What Are Stones Made Out of in the Body?

Hardened masses that develop within the fluid-filled organs of the body are medically known as calculi, or stones. These formations result from the crystallization of various substances normally dissolved in bodily fluids, such as urine or bile. When the concentration of these substances becomes too high, they precipitate out of the solution and aggregate over time. The location of the stone determines its specific chemical composition, with the most frequent sites being the kidneys and the gallbladder. Analyzing the makeup of a stone is a fundamental step in understanding the underlying cause and designing effective preventive measures.

The Chemical Makeup of Kidney Stones

The formation of kidney stones, known as nephrolithiasis, occurs when urine becomes oversaturated with crystal-forming materials, leading to the growth of solid masses. Approximately 80% of all kidney stones are composed of calcium compounds, primarily calcium oxalate. These stones develop when there are high levels of calcium or oxalate in the urine, often linked to dietary factors, high vitamin D intake, or metabolic conditions.

Calcium Phosphate Stones

A less common calcium stone type is calcium phosphate, which tends to form in more alkaline urine conditions. This type of stone is frequently associated with certain metabolic disorders, such as renal tubular acidosis.

Struvite Stones

The next most prevalent category is the struvite stone, which accounts for about 10% of kidney stones and is sometimes called an infection stone. Struvite is magnesium ammonium phosphate and forms specifically in response to chronic urinary tract infections caused by bacteria that produce an enzyme called urease.

Uric Acid Stones

Uric acid stones represent a smaller fraction of cases and are most often linked to persistently acidic urine. These stones typically form in people with conditions like gout or those who consume a diet very high in purines, such as red meat, organ meats, and shellfish. The low pH environment causes the uric acid to become insoluble and crystallize.

Cystine Stones

The rarest form of kidney stone is the cystine stone, a direct result of a hereditary condition called cystinuria. This genetic disorder causes the kidneys to improperly reabsorb the amino acid cystine, leading to its excessive buildup in the urine. Cystine is highly insoluble, and its high concentration prompts the formation of these distinctive stones.

The Components of Gallstones

Gallstones, or cholelithiasis, are hardened deposits that form in the gallbladder, an organ responsible for storing and concentrating bile produced by the liver. Unlike kidney stones, the vast majority of gallstones are primarily made from cholesterol. These cholesterol stones are typically yellow-green and account for about 70-80% of gallstones in Western populations.

The formation of cholesterol gallstones occurs when the bile contains an excess amount of cholesterol that cannot be dissolved by the available bile salts. This situation, known as cholesterol supersaturation, leads to the precipitation of cholesterol crystals. Inefficient gallbladder emptying can also contribute to the stasis that encourages crystallization.

Pigment Stones

The second main type is the pigment stone, which is smaller, darker, and accounts for most of the remaining cases. These stones are composed mainly of bilirubin, a yellowish pigment that is a byproduct of the normal breakdown of red blood cells. Pigment stones are classified as black or brown, depending on their chemical structure and formation environment.

Black pigment stones are composed of a polymerized form of calcium bilirubinate. They tend to form in the gallbladder, usually in patients with conditions that cause excessive bilirubin production, such as chronic blood disorders. Brown pigment stones are typically softer and form due to chronic infection or inflammation within the bile ducts, where bacteria play a role in breaking down bilirubin.

How Composition Guides Treatment and Prevention

Identifying the chemical structure of a stone guides both immediate treatment and long-term prevention. Stone analysis provides physicians with the specific metabolic or environmental factors that led to the stone’s formation.

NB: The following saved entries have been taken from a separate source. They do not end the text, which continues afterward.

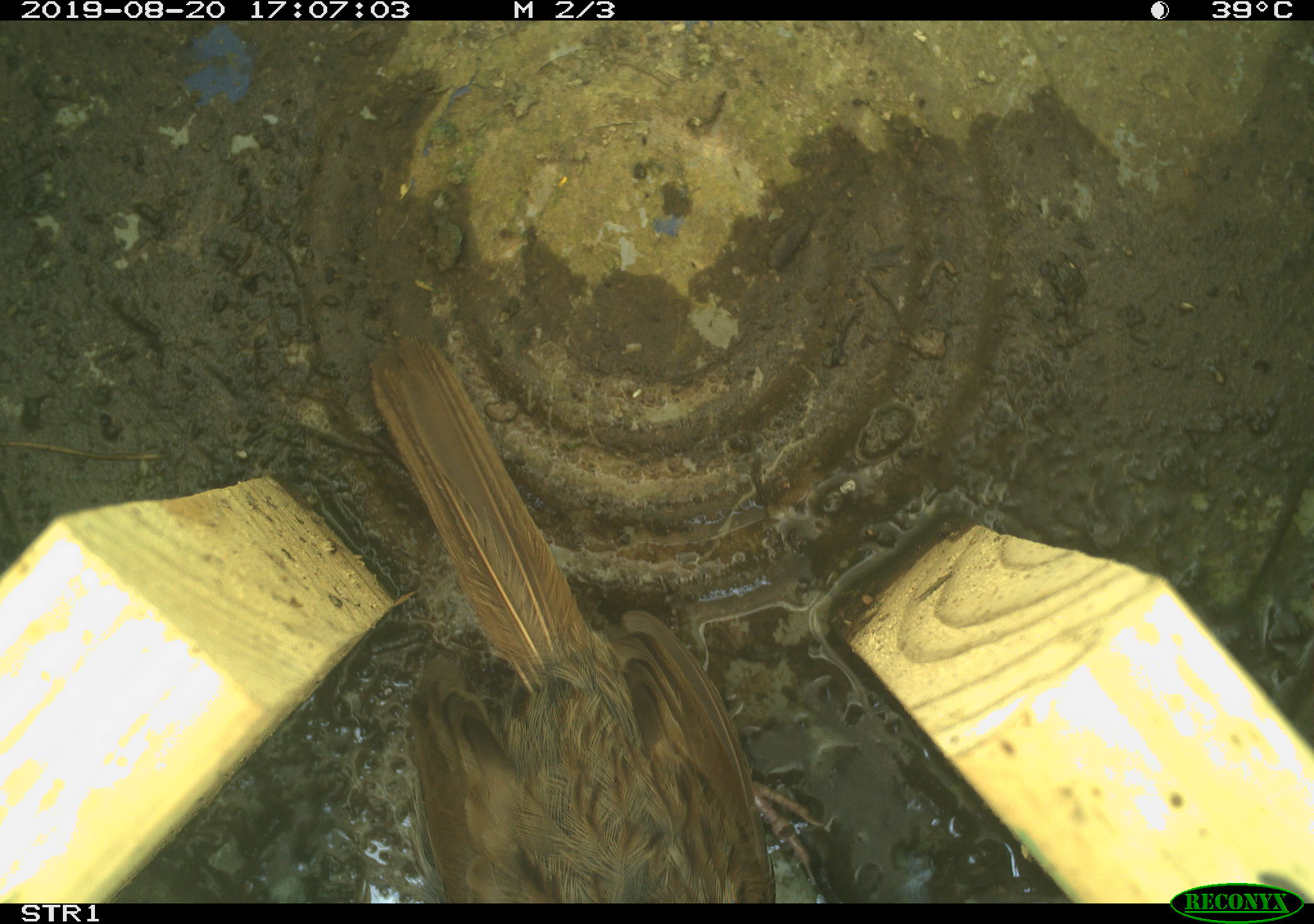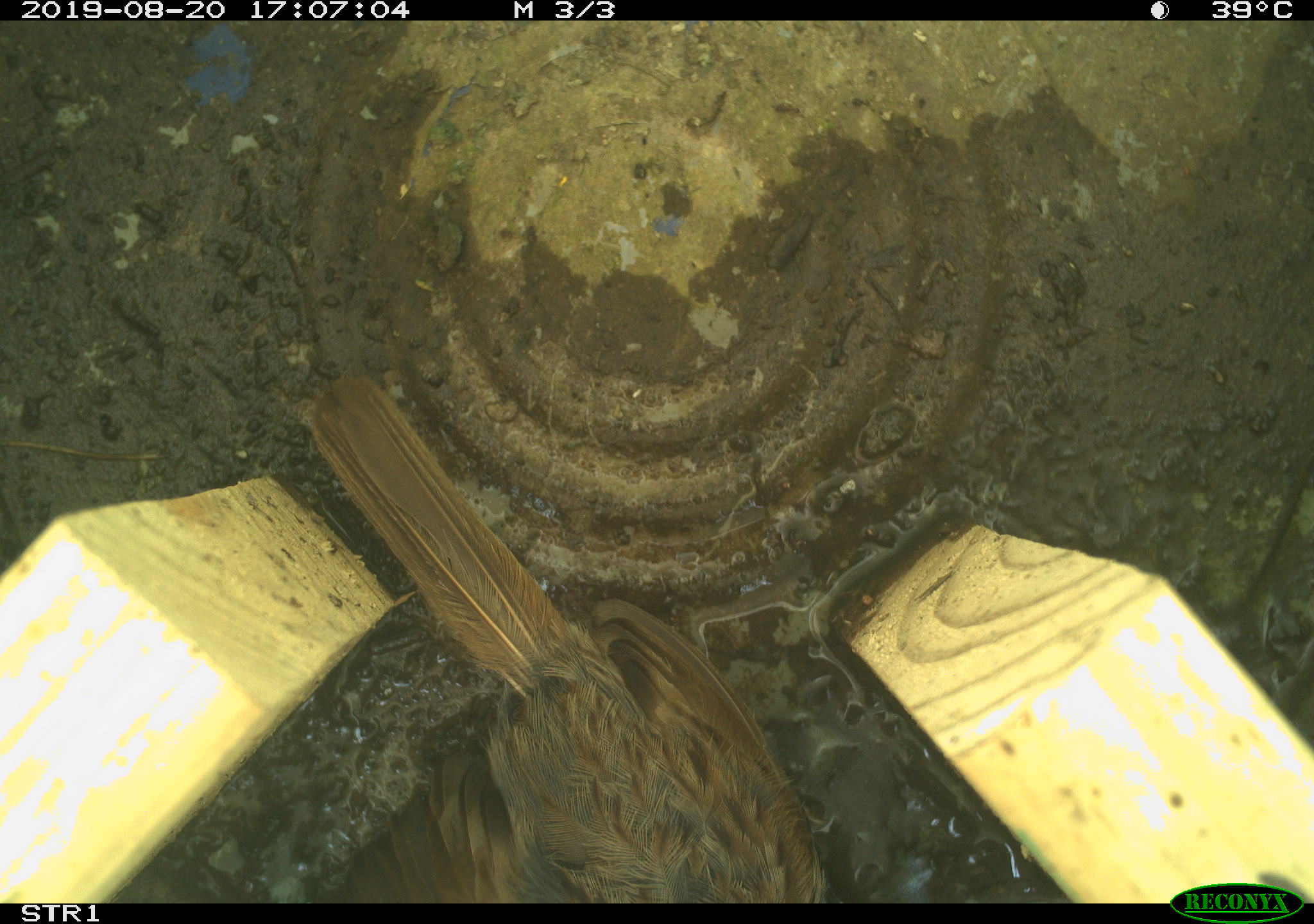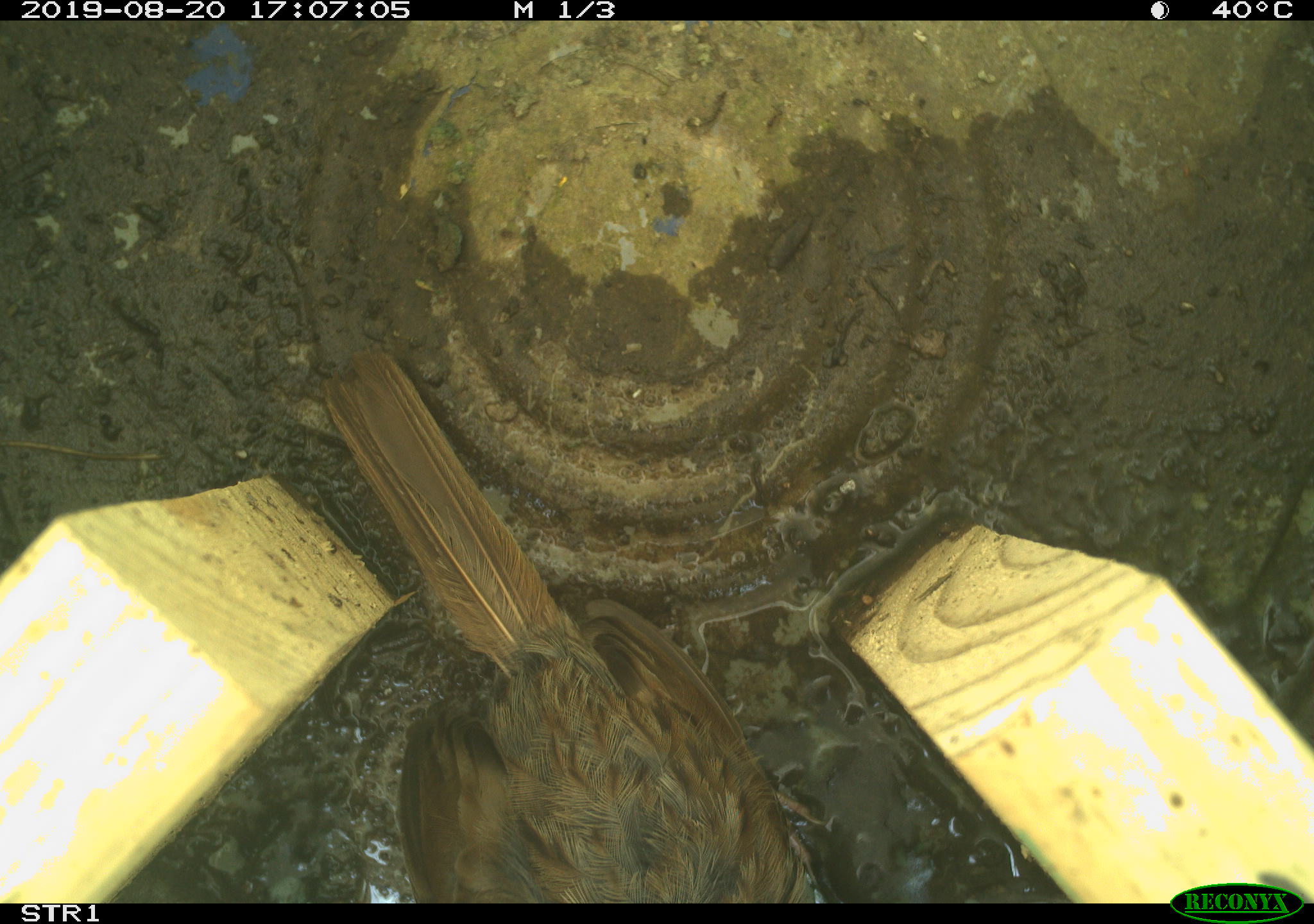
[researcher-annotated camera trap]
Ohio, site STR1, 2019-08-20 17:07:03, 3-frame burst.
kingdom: Animalia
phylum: Chordata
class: Aves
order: Passeriformes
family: Passerellidae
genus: Melospiza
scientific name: Melospiza melodia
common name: song sparrow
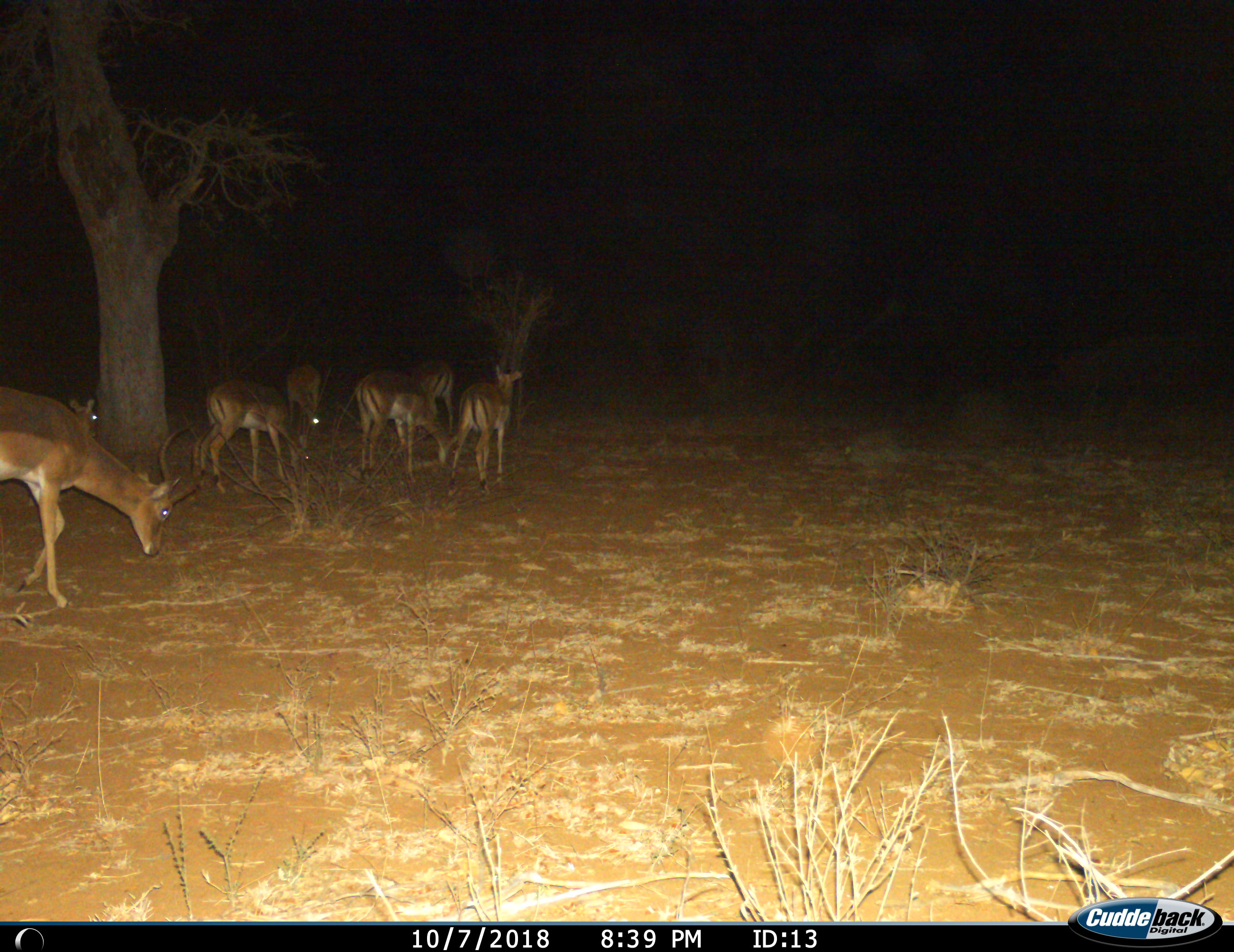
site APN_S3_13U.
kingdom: Animalia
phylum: Chordata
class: Mammalia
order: Artiodactyla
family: Bovidae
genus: Aepyceros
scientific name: Aepyceros melampus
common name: impala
Impala (Aepyceros melampus), count 7. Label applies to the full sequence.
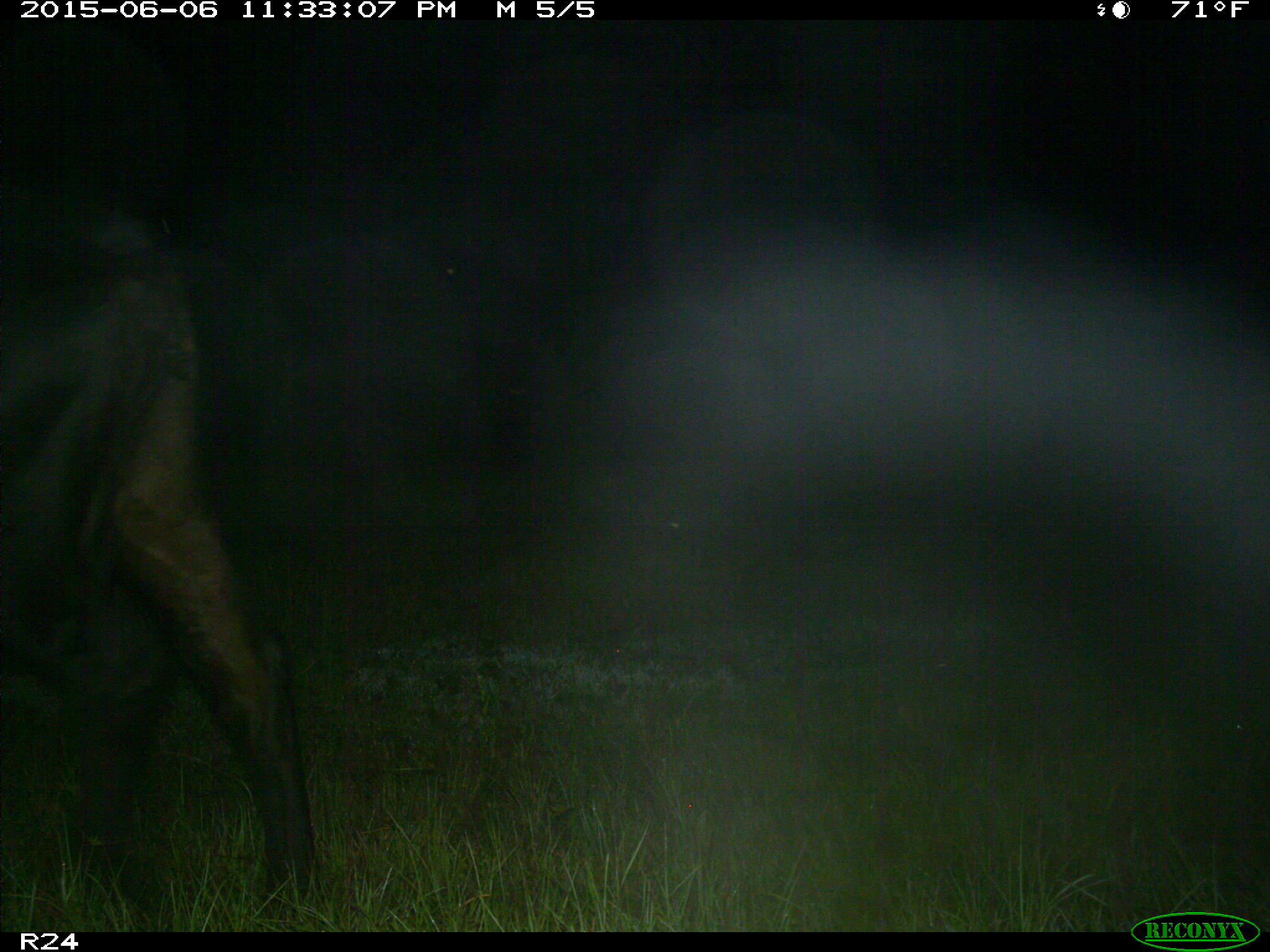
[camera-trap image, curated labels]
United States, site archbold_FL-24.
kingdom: Animalia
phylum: Chordata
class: Mammalia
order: Artiodactyla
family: Bovidae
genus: Bos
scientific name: Bos taurus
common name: domestic cow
Bos taurus (domestic cow).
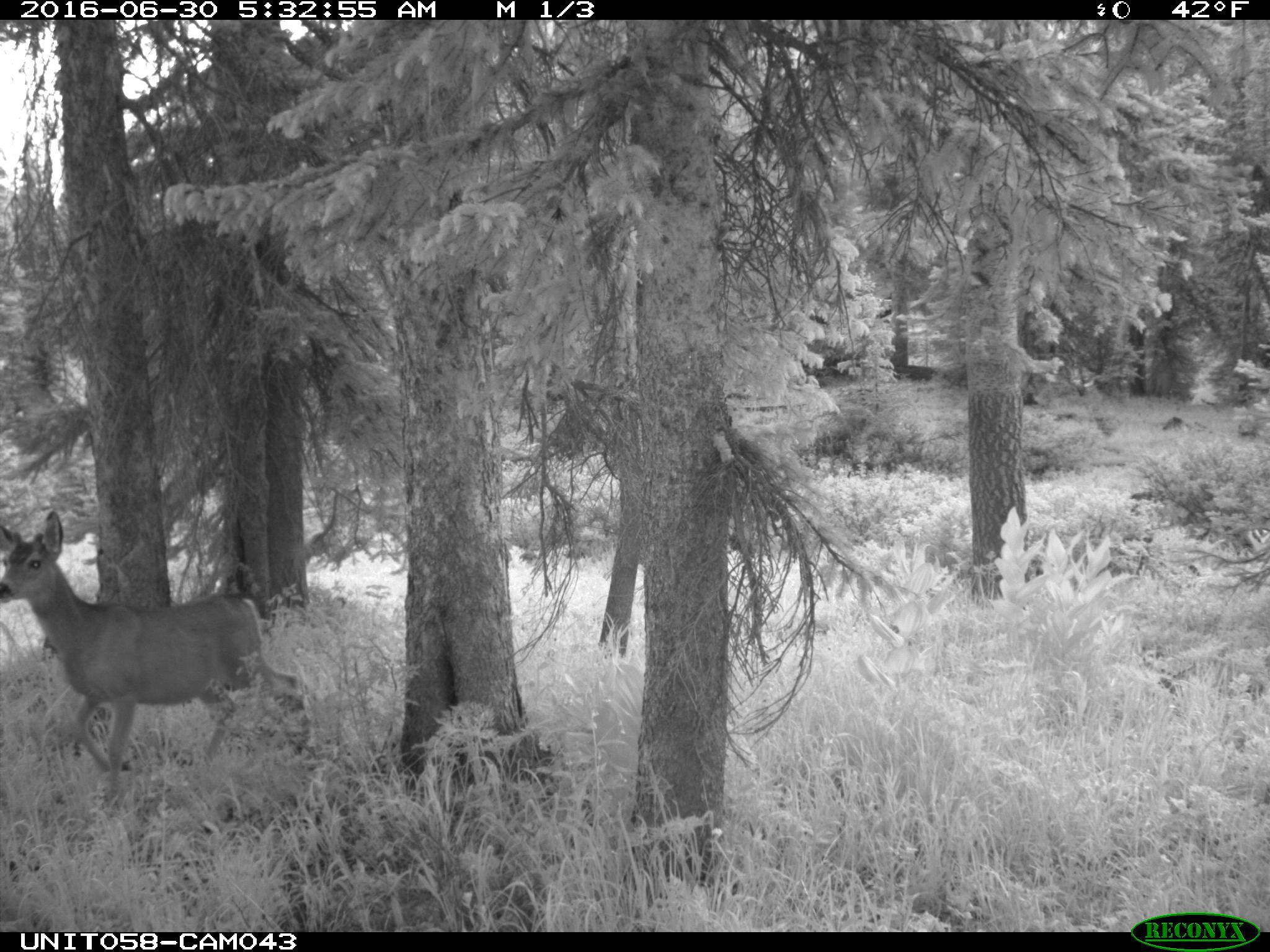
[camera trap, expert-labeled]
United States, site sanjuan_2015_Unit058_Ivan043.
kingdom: Animalia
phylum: Chordata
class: Mammalia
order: Artiodactyla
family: Cervidae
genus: Odocoileus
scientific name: Odocoileus hemionus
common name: mule deer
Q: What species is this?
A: Odocoileus hemionus (mule deer).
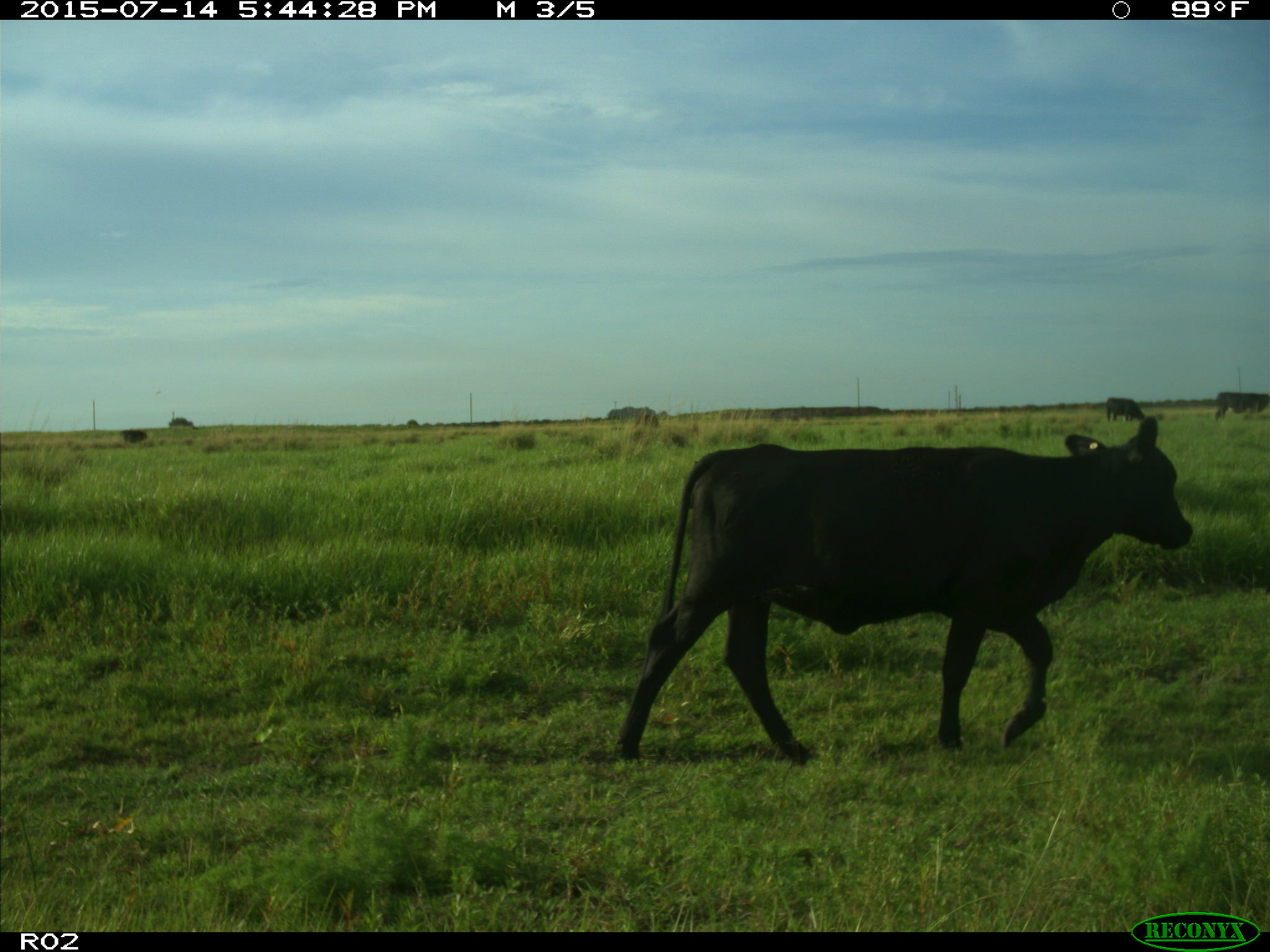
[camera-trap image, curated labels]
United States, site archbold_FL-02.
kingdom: Animalia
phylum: Chordata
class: Mammalia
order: Artiodactyla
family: Bovidae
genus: Bos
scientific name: Bos taurus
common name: domestic cow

For instance, a uric acid stone allows for non-surgical treatment involving urinary alkalinization—raising the urine pH using medications like potassium citrate. This shift increases the solubility of uric acid, often leading to the stone’s dissolution without invasive procedures. Prevention also focuses on dietary changes, such as reducing the intake of purine-rich foods. Conversely, a patient with a calcium oxalate stone receives guidance focused on managing dietary intake of both calcium and oxalate, along with increased fluid consumption.

The discovery of a struvite stone immediately indicates an underlying bacterial infection, which must be addressed with antibiotics to prevent further stone growth. Because struvite stones grow rapidly, they often require surgical removal in addition to antibiotic therapy. Cystine stone prevention is specialized, requiring aggressive fluid intake to keep the amino acid concentration low, alongside medications that increase urine pH to enhance cystine solubility.

For gallstone patients, a cholesterol stone may indicate a need to manage risk factors like obesity and rapid weight loss, which can alter bile composition. While surgery is the common treatment, small cholesterol stones can sometimes be treated with oral medications. The presence of a pigment stone, especially a brown one, often directs the focus toward diagnosing and treating underlying chronic infections or medical conditions that increase bilirubin levels.